Is This the End of Visa-Free Travel to the EU?
Travelers, brace yourselves: The European Union might have just shanked your summer vacation.
Remarkably, this isn’t even related to the much-debated “travel ban” complicating U.S. entry for citizens (and passport holders) of seven predominantly Muslim countries. Rather, it’s rooted in the fact that travelers from five E.U. countries — Poland, Romania, Bulgaria, Croatia, and Cyprus — require visas for travel to the States. Members of the European Parliament argue that the E.U. doesn’t play pick-and-mix with American travelers — for example, requiring visas from Alaskans, Alabamans, Minnesotas, and Rhode Islanders and not from the rest of us. They say that full reciprocity is required. The American position is that our border security requires an extra layer of identification for travelers from those countries.

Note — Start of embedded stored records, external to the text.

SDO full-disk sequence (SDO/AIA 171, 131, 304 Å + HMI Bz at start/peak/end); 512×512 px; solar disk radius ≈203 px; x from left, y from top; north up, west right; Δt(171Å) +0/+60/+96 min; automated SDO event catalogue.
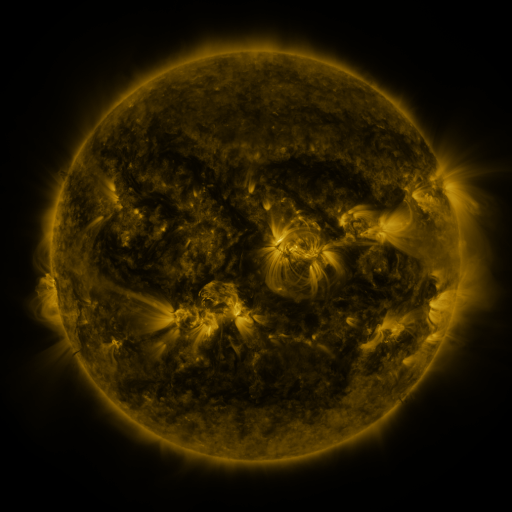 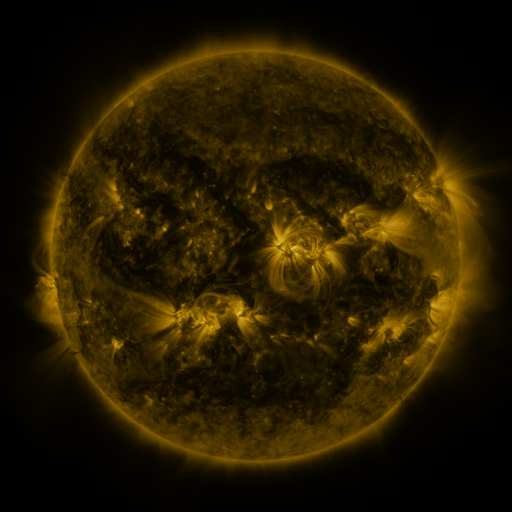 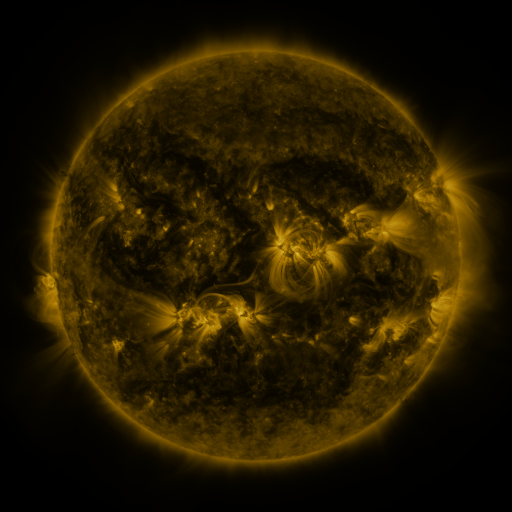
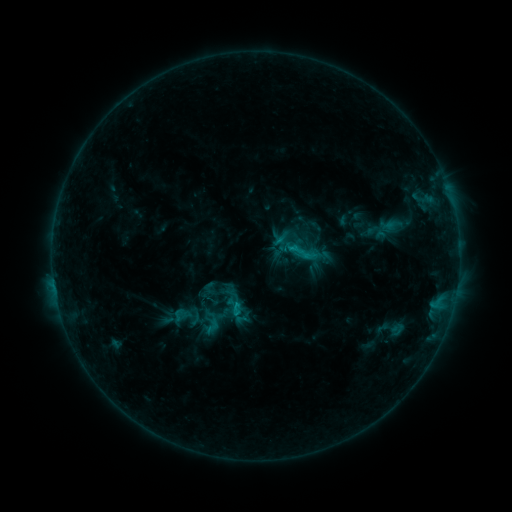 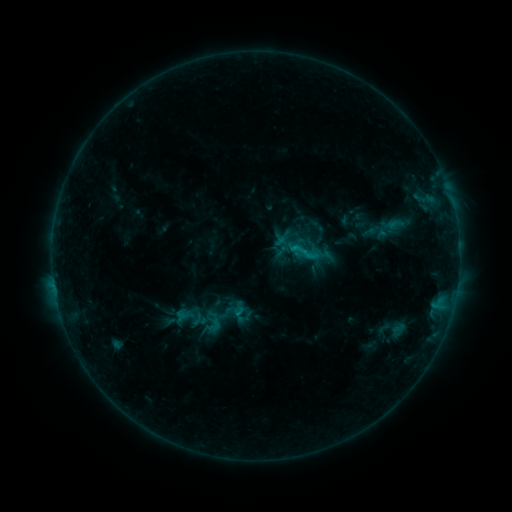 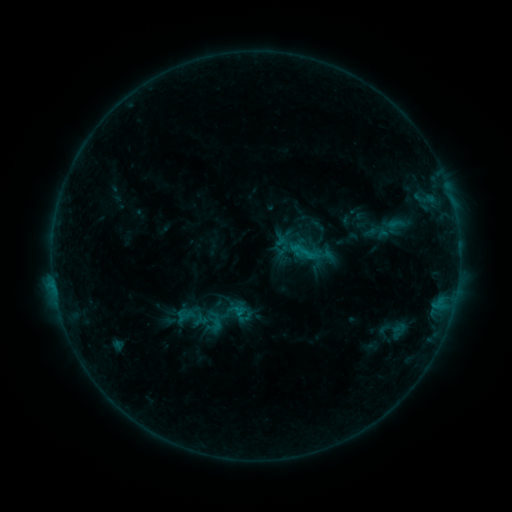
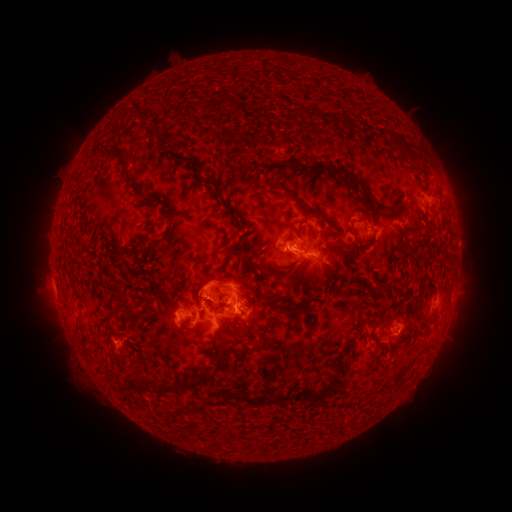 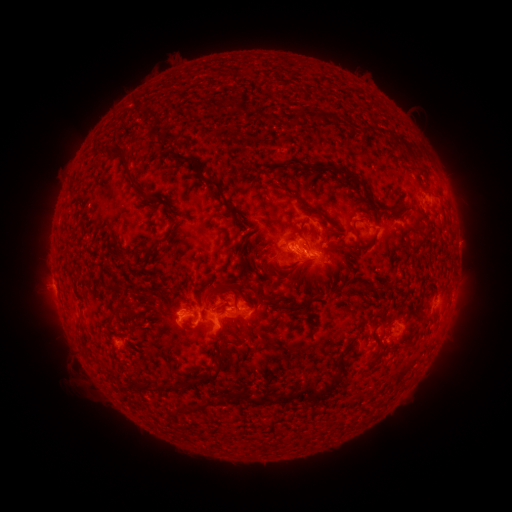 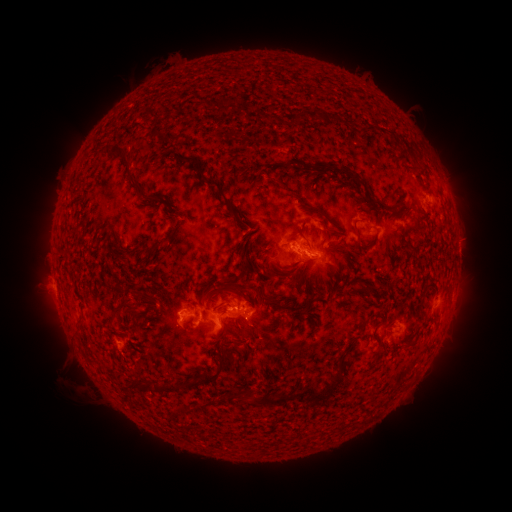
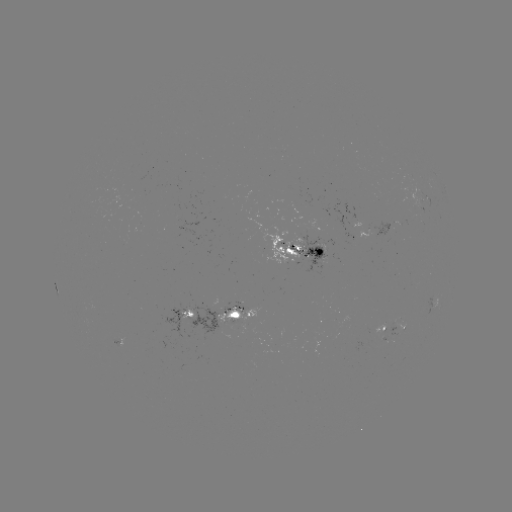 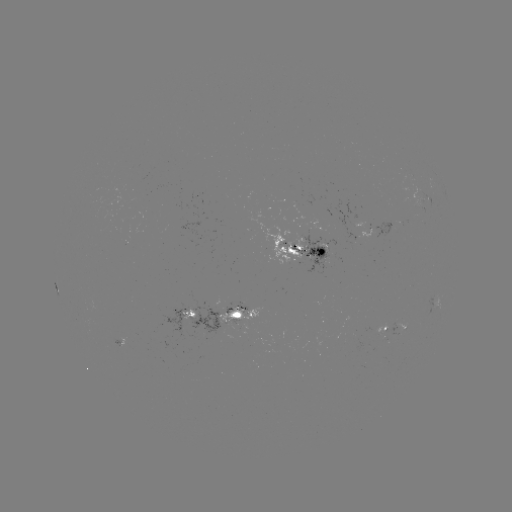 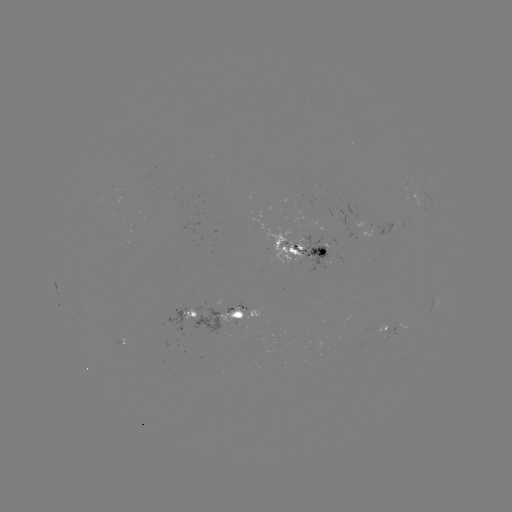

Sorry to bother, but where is emerging-flux region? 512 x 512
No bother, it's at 389,333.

The European Parliament voted today to, in fact, suspend our visa-free travel to the E.U — in time for summer vacations. But the vote was a non-binding resolution, and only “urges the revocation of the [visa-free] scheme within two months, meaning Americans will have to apply for extra documents for 12 months after the European Commission implements a ‘delegated act’ to bring the change into effect.”
In short: Don’t panic … yet. But the easy travel we’ve enjoyed to countries like France, Spain, Germany — and, yes, Poland, which has marvelous historic sites and a rich gastronomic culture — might be on the way out.